Where does the string "with" appear in the records? Copy every line that contains it.
§
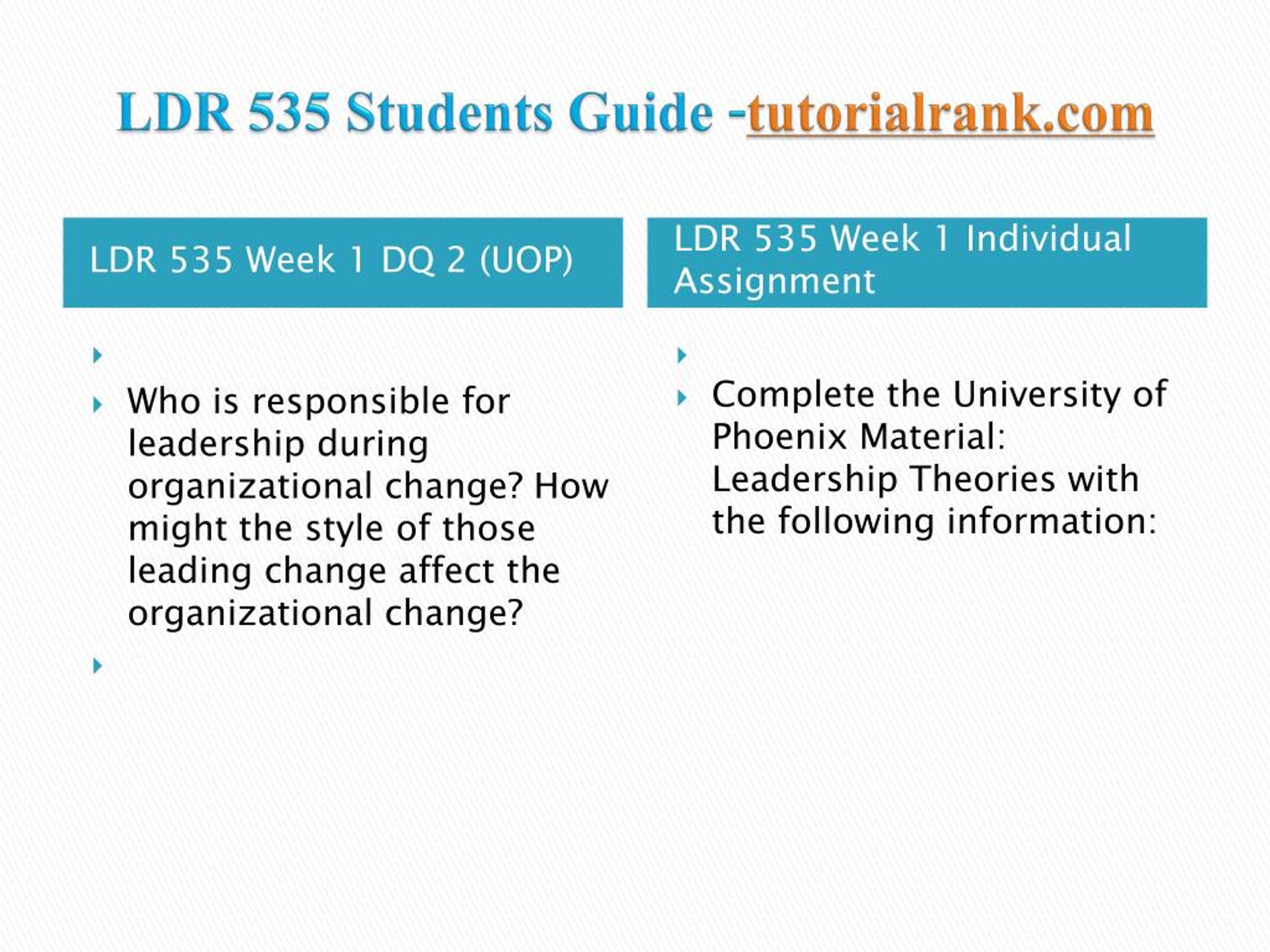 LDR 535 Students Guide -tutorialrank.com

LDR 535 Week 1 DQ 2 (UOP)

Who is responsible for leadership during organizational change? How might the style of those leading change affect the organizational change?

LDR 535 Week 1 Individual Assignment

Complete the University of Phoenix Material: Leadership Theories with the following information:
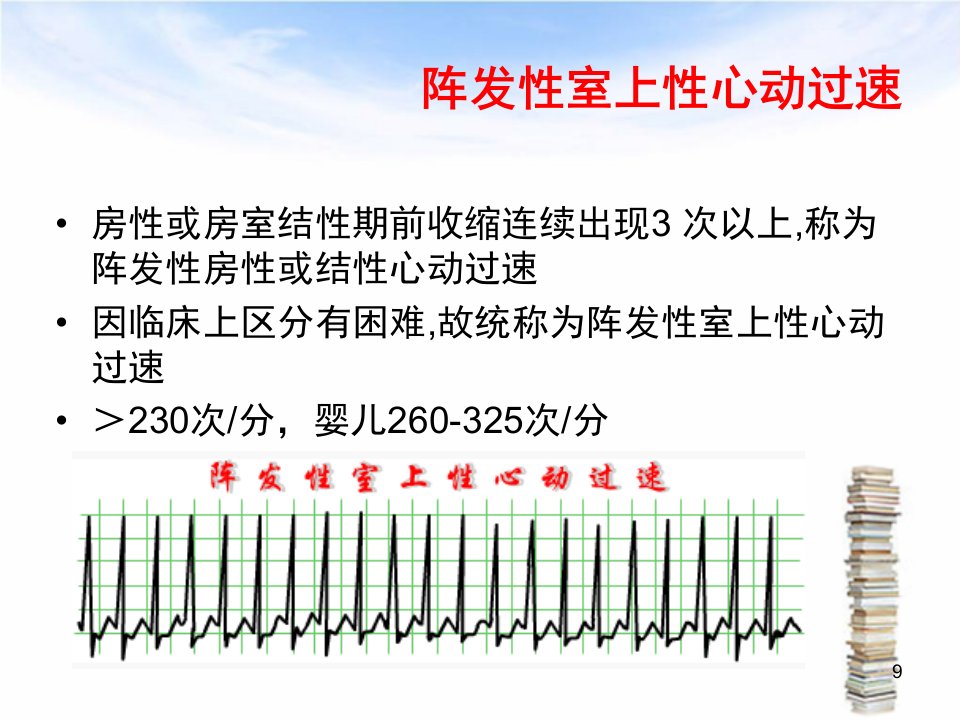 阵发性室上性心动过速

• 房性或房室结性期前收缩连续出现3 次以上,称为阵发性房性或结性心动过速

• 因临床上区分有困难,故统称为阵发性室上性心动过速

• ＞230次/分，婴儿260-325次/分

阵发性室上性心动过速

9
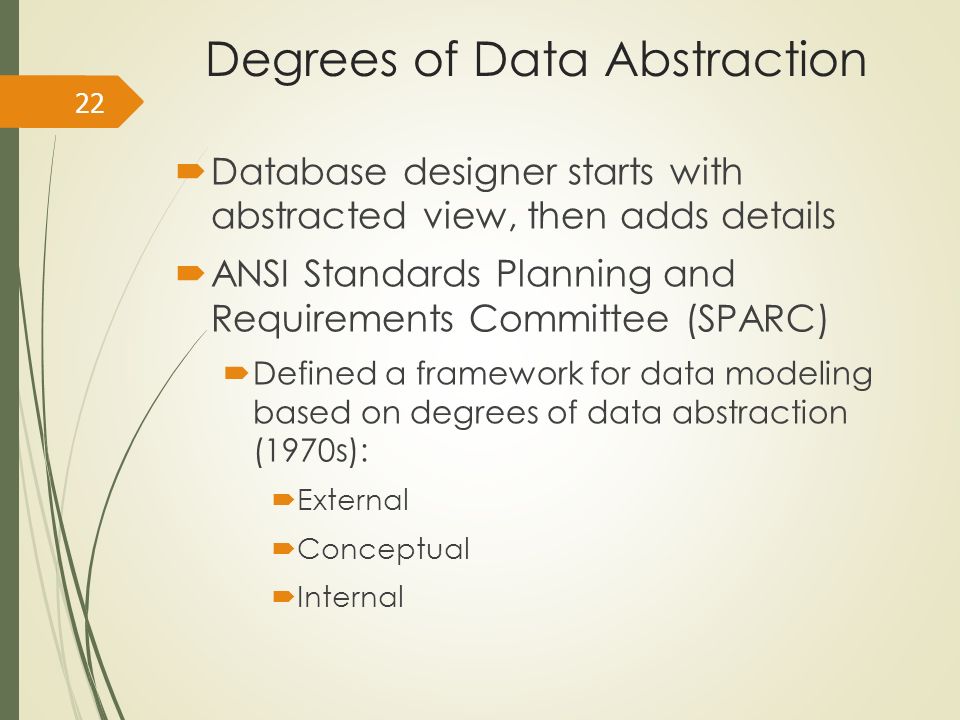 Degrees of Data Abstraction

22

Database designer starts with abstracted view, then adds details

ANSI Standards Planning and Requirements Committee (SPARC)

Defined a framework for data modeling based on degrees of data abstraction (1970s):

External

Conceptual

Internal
§
RESPONSE AREA:
Complete the University of Phoenix Material: Leadership Theories with the following information:
Database designer starts with abstracted view, then adds details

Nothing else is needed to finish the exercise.